Изменить стиль страницы

Отец снова сжал руки в кулаки, встряхивая их при каждом слове. "Знай, — сказал он. "Старейшина никогда не должен бояться. Старейшина никогда не должен сомневаться. Никто не обвинит в этом нашу деревню, как не обвинят и тебя. Мы просто следуем обычаю. Сделай все, что скажет тебе священник. Выполни свою задачу, и Замок в тумане будет удовлетворен".

Делайте то, что скажет священник. Это дело священника — никто не будет винить деревню или старейшину деревни — старейшину…

"Старейшина!"

Голос в одно мгновение вернул его на тринадцать лет назад.

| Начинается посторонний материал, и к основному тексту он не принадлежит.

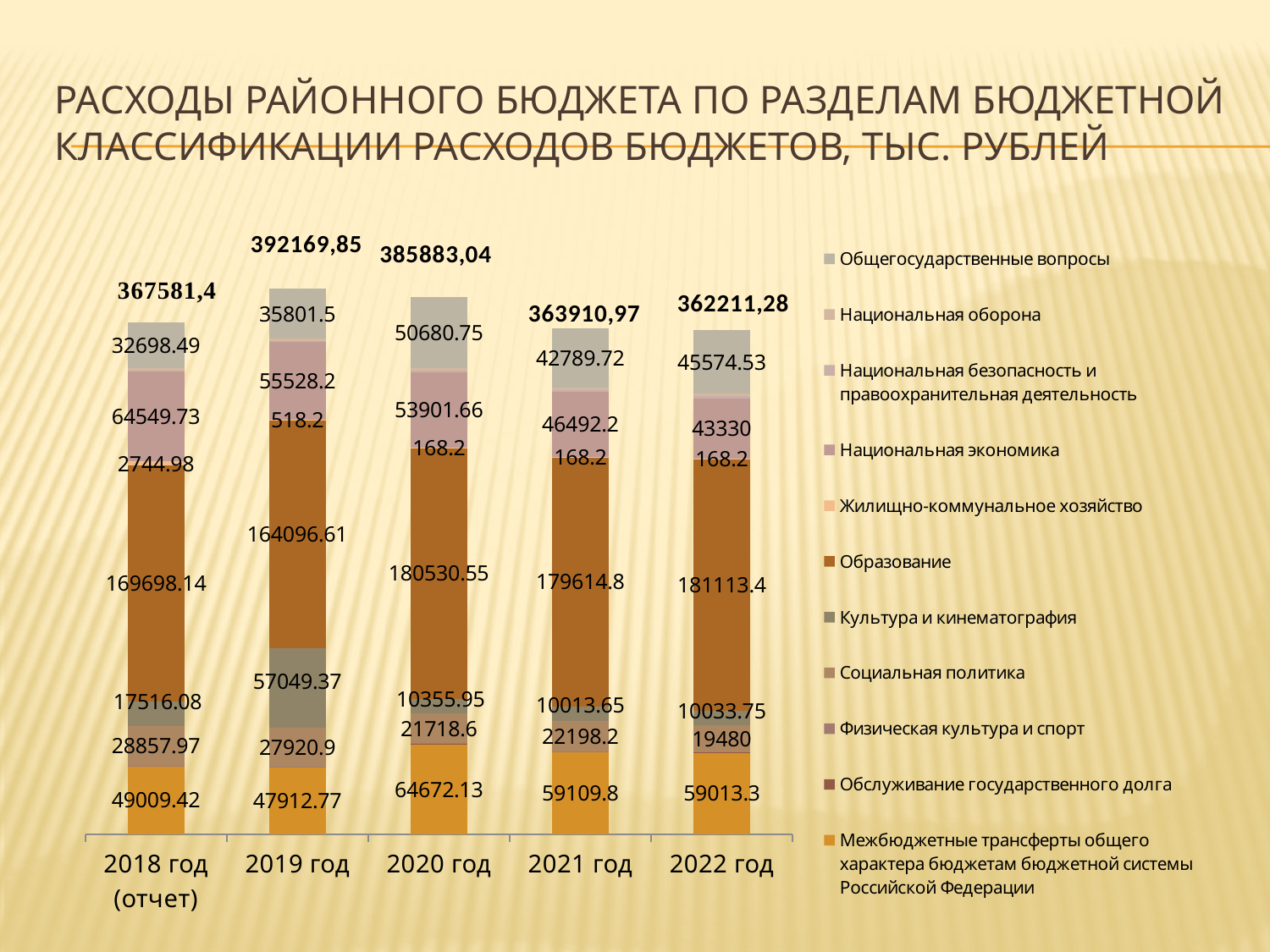
How many years are shown on the x axis? 5 In which year is the value for Образование the lowest? 2019 год What is the value for Межбюджетные трансферты общего характера бюджетам бюджетной системы Российской Федерации in 2021 год? 59109.8 What is the value for Образование in 2020 год? 180530.55 Which year has the lowest total expenditure? 2022 год How many series does the legend list? 11 What is the total for the 2018 год (отчет) bar? 367581,4 Which is larger: the value for Межбюджетные трансферты in 2020 год or in 2018 год (отчет)? 2020 год What is the difference between the total for 2019 год and the total for 2018 год (отчет)? 24588,45 What is the total for the 2019 год bar? 392169,85 What is the value for Общегосударственные вопросы in 2022 год? 45574.53 Which year has the highest total expenditure? 2019 год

Вернул его к семидесятилетнему возрасту, к длинным усам, растущим от подбородка, к худым, костлявым плечам.

"Простите, старейшина, не хотел вмешиваться".

В дверях стояли плечом к плечу несколько мужчин из деревни, все еще одетые для работы в поле.

"Нет, все в порядке, я просто читал".

Мужчины обменялись взглядами, пока один из них не заговорил.

"Госпожа Онэ плачет в ткацкой".

"Она стала буйной, — сказал другой мужчина, — словно безумие овладело ею, и она попыталась сломать ткацкий станок. Мы удержали ее, старейшина, но она еще не в себе".

Это объясняло, почему ткацкий станок до сих пор молчит.

"Я пойду сам, — сказал старейшина, поднимаясь со стула и опираясь обеими руками на стол.

Онэ, милая Онэ. Слез было достаточно.

Сколько времени должно пройти, прежде чем она поймет, что никакие слезы и ярость не смогут изменить случившегося? Как бы высоко она ни поднимала кулак к небесам и как бы сильно ни била по земле в причитаниях, все было напрасно.

Их крики не долетят до древнего замка, возвышающегося на скале на краю света, далеко на западе, где солнце опускается после своего ежедневного путешествия. Единственное, что могло ослабить ярость хозяина замка и хоть ненадолго избавить его от проклятия, — это выбранная Жертва.